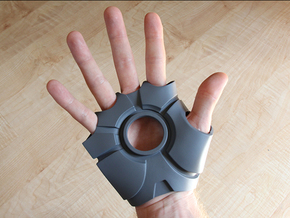 Iron Man Right Palm (Medium/Large) in White Strong & Flexible
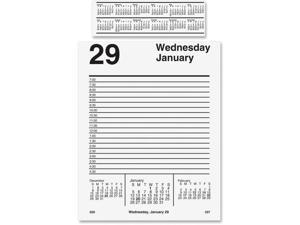 At A Glance AAGE45850 Pad Base Daily Desk Calendar Refill - white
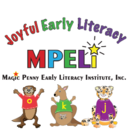 Magic Penny Early Literacy Institute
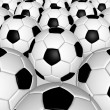 Soccer balls — Stock Photo #6433544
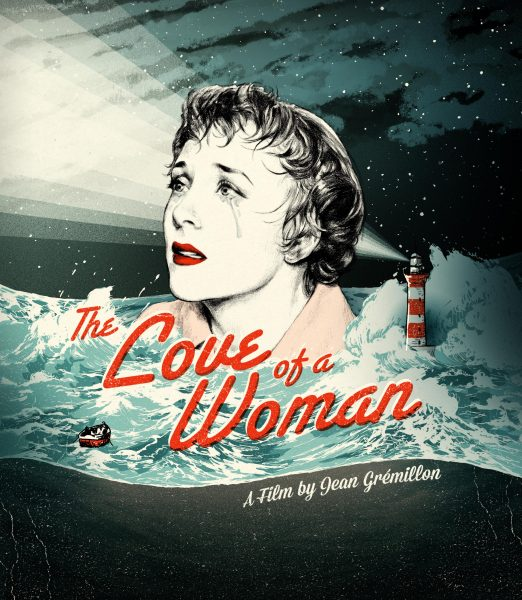 The Love of a Woman for Arrow Films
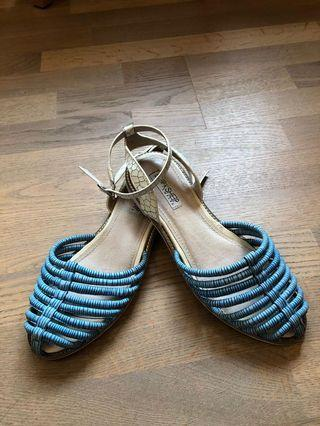 Black sheep blue and white leather sandal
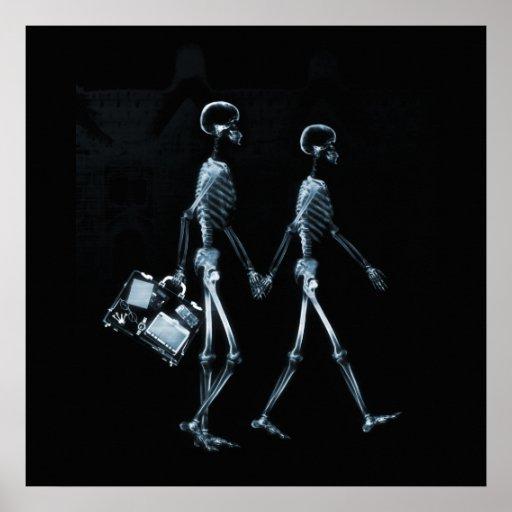Paar-reisende Röntgenblick-Skelette - Blau Poster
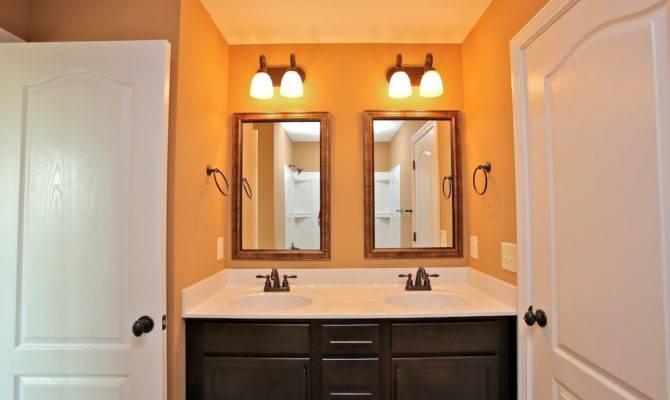 Jack Jill Bathroom Two Bedroom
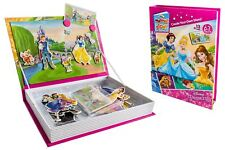 Disney Princess Interactive Magnet Story Cards Imagination Playset w Carry Case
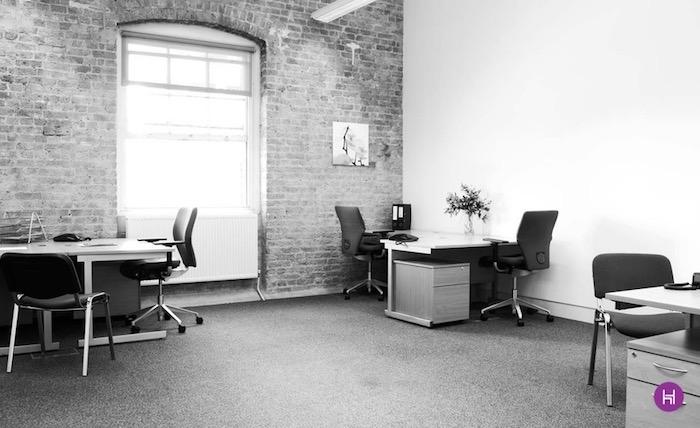 warehouse-office-citibase-london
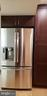 Large capacity LG refrigerator - 11503 MAPLE RIDGE RD, RESTON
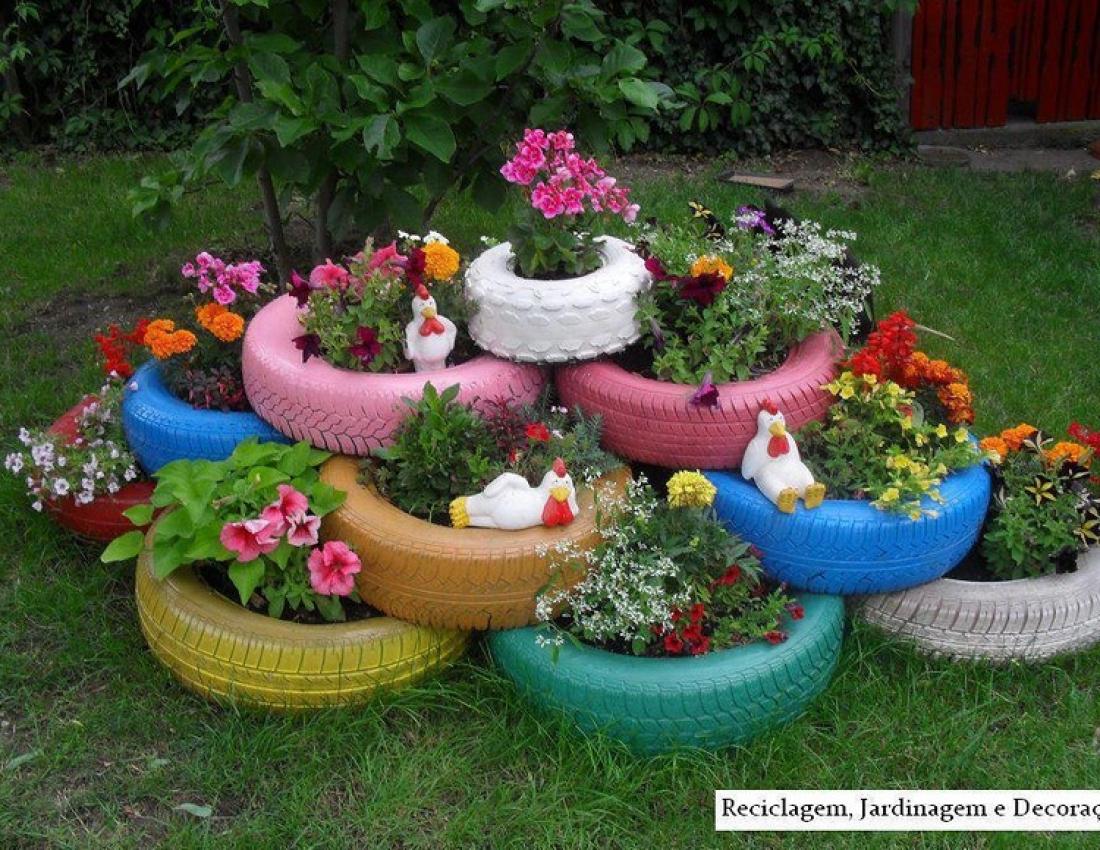 Декор сада из подручных средств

__Work instruction__:
In the records above, find the line containing "Black sheep blue and white leather sandal" and output every line from the first through that one, exactly, omitting pictures.

__Answer box__:
 Iron Man Right Palm (Medium/Large) in White Strong & Flexible
 At A Glance AAGE45850 Pad Base Daily Desk Calendar Refill - white
 Magic Penny Early Literacy Institute
 Soccer balls — Stock Photo #6433544
 The Love of a Woman for Arrow Films
 Black sheep blue and white leather sandal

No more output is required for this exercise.